The High Five Choir is not your typical choir. Teens with developmental disabilities such as Autism, Down syndrome and Noonan syndrome have banded together and perform with a group of disability-free classmates. They don’t always sing in tune or move together in perfect unison. But the High Five Choir is so inspiring that they receive standing ovations during every performance.
Why does this unique choir bring the house down at the conclusion of each concert? It probably stems from something director Susan Vaughan points out about the choir’s purpose: “The bigger picture is for young people to go out in this world and to see people for who they are from the inside, regardless of the packaging we’re given on the outside.”
It can be so easy for us to focus on externals and overlook the true inner value of a person fashioned in the image of God (Genesis 1:27). But when we don’t—in those High Five Choir moments when we look past a person’s disability, race, hair color, height and weight—truly seeing his or her soul, something godly clicks in our own soul. In those instances we’re not bound by our prejudices, stereotypes or self-centered tendencies. Instead we’re free to value and love others as the people they are—human beings like us, with valid needs and desires.

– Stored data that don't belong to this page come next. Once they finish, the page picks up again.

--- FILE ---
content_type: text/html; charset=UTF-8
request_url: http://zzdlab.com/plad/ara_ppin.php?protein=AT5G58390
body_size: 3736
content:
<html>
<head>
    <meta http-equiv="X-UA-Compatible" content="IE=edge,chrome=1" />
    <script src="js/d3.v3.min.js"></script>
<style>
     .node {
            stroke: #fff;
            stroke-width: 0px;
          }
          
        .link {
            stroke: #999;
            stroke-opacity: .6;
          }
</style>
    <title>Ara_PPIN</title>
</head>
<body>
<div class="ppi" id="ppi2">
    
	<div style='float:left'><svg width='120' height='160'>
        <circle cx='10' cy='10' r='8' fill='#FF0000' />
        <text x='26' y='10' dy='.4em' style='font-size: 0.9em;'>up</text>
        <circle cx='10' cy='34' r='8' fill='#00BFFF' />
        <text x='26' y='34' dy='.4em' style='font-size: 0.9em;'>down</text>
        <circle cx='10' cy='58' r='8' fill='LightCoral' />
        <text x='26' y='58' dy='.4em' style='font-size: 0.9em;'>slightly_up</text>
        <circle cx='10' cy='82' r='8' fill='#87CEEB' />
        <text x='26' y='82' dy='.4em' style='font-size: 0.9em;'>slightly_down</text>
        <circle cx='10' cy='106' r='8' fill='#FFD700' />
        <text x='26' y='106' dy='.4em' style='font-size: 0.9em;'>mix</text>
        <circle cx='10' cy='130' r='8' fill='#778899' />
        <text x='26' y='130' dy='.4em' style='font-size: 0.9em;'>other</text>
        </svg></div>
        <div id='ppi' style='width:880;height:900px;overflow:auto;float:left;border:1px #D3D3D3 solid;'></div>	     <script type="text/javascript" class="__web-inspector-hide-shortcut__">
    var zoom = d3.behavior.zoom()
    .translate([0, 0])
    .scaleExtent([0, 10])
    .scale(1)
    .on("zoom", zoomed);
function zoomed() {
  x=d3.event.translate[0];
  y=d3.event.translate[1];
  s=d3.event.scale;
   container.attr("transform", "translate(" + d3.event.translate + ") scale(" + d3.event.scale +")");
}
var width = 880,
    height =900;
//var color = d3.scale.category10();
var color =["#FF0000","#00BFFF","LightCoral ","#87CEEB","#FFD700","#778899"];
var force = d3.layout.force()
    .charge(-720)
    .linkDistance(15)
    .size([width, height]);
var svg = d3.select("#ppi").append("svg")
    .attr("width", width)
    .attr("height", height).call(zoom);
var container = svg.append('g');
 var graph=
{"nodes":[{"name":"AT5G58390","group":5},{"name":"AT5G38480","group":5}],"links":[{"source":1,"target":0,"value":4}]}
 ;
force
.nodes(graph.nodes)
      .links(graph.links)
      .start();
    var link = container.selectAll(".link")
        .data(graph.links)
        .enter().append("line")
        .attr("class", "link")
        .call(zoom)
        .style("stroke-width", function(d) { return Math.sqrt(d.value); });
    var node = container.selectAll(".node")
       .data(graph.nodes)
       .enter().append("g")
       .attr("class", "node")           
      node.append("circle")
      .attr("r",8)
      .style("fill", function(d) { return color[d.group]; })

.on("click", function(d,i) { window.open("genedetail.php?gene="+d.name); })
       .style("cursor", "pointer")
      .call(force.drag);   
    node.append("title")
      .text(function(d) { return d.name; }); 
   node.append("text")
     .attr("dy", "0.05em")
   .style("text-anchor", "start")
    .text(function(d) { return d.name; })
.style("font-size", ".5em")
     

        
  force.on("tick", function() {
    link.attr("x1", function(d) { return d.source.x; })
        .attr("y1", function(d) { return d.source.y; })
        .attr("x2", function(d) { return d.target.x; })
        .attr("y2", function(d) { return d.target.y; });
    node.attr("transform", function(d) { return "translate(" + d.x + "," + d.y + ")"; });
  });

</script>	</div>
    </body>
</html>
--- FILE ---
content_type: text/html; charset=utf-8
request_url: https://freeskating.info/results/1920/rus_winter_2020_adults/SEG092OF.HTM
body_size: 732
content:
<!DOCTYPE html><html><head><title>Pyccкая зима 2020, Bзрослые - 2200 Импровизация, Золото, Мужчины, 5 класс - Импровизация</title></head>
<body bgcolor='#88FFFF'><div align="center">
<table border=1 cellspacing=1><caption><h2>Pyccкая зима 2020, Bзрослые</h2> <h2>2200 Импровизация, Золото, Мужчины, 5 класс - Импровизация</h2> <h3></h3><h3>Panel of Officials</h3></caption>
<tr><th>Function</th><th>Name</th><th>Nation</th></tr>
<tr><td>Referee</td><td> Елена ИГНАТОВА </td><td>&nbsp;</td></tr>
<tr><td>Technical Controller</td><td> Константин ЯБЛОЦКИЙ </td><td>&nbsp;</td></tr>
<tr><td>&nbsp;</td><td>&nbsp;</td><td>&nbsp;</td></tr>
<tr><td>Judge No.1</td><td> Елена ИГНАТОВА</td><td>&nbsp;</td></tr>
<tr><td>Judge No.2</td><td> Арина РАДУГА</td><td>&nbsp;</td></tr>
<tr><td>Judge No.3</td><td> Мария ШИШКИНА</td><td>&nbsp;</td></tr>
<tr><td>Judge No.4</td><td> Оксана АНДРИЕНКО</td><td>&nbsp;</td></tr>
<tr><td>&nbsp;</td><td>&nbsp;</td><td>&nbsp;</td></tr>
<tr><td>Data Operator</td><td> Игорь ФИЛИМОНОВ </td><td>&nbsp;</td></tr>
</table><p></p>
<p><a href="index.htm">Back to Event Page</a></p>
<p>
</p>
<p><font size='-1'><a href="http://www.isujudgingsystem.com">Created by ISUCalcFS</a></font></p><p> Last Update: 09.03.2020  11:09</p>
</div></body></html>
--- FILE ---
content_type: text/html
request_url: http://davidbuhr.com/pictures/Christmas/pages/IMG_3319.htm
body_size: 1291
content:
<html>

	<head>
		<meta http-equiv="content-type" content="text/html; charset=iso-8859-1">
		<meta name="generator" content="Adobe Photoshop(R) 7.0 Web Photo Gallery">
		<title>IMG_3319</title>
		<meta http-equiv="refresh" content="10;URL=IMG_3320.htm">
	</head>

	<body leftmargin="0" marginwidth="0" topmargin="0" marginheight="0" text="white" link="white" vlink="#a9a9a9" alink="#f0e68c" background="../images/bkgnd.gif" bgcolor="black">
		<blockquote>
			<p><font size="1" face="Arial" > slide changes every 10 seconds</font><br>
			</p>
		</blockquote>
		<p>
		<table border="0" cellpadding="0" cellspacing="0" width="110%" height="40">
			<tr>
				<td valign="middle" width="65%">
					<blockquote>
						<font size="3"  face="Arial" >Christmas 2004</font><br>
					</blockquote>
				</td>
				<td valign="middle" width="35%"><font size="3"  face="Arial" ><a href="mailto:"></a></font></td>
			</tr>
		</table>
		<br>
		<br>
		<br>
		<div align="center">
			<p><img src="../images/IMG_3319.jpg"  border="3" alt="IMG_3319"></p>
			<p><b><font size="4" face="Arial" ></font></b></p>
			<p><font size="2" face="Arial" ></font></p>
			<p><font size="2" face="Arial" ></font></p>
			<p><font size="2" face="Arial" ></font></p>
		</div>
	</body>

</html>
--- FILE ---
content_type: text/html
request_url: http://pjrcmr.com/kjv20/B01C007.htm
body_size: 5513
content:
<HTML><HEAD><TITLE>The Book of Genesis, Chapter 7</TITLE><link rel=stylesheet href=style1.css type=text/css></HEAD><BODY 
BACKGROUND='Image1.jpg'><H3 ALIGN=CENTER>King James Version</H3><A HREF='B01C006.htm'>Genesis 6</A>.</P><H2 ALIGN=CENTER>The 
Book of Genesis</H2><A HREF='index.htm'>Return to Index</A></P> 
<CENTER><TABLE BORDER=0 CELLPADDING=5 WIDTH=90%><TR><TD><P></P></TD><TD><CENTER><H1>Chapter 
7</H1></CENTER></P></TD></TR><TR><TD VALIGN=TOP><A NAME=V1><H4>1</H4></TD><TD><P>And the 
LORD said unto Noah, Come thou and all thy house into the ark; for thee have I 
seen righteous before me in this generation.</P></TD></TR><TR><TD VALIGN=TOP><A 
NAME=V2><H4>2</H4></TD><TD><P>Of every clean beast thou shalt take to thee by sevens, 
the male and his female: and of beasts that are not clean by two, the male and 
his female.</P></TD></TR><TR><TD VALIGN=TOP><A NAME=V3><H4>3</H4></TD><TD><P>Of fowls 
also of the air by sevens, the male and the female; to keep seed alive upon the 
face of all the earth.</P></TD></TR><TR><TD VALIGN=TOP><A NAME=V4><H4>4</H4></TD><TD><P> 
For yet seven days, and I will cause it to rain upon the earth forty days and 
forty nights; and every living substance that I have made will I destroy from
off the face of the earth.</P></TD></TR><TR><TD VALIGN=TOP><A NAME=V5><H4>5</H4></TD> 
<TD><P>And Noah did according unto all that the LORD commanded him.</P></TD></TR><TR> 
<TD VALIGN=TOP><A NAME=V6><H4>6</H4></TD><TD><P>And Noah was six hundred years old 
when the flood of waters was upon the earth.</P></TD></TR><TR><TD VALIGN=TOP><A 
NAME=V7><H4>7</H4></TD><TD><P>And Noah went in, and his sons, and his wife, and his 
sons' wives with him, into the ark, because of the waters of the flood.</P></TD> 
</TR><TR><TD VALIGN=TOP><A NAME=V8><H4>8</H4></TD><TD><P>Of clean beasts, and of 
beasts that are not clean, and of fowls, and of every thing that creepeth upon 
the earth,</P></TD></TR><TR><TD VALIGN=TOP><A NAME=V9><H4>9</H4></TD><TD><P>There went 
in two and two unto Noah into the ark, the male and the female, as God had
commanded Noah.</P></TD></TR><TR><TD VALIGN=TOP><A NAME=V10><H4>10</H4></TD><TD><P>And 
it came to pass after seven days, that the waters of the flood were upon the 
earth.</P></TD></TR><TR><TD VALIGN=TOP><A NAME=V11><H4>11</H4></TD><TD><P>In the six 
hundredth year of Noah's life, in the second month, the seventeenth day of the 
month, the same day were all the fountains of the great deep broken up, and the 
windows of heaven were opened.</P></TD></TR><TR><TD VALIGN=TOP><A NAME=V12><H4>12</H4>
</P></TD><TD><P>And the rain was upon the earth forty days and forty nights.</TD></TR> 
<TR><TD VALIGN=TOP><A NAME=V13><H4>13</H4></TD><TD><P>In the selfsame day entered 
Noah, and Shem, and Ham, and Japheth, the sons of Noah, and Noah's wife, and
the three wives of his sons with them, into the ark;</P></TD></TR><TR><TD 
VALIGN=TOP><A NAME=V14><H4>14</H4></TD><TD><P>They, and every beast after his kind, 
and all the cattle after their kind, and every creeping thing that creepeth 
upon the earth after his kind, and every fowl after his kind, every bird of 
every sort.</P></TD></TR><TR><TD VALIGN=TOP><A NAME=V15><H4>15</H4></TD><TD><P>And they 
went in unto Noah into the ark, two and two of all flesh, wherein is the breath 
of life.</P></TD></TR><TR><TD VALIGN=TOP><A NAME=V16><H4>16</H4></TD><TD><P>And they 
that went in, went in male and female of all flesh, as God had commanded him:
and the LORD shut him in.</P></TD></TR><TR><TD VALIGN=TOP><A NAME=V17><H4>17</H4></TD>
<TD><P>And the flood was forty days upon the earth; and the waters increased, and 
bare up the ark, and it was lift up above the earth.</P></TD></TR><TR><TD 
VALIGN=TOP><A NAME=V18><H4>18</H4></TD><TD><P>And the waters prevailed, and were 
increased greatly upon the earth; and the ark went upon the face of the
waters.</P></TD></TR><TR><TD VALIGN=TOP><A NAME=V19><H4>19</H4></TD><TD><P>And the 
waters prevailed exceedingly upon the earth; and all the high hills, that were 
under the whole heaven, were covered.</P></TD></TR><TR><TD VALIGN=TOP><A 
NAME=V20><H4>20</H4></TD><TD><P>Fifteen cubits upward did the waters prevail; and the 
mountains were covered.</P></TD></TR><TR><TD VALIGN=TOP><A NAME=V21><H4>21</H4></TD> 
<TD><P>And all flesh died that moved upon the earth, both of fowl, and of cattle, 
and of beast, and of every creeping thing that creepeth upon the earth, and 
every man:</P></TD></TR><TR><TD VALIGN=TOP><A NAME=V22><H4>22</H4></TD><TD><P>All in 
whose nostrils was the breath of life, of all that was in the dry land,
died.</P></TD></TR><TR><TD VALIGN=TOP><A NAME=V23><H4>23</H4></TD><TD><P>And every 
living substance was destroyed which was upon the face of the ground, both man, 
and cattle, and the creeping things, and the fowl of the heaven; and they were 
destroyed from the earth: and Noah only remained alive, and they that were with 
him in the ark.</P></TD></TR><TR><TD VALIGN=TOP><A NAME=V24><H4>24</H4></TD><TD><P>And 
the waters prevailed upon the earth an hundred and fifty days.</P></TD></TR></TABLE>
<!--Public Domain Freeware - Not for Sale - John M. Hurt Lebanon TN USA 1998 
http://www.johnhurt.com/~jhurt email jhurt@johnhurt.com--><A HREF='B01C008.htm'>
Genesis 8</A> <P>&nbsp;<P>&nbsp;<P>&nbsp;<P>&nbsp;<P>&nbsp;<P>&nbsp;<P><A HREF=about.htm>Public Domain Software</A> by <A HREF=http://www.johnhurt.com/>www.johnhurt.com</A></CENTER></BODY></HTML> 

Moments like these are what Jesus was getting at when He wisely broke down the Law of Moses into two basic commands: to love God with everything that is in us and to love others as we love ourselves (Mark 12:30-31).
Loving other people as we love ourselves means recognizing and appreciating that we live to serve and care for others as Jesus does—no matter what they look like.
NLT 365-day reading plan passage for today: John 8:1-20
More:
Check out what Paul says about debts and loving our fellow man in Romans 13:8-9.
Next:
How do you struggle with seeing certain people as fellow human beings? How can you begin to honor them as the people they are?
winn collier on August 1, 2012 at 5:40 pm
the Scripture’s words of the foolish confounding the wise comes to mind. I’m thankful for this, since I’m so often foolish.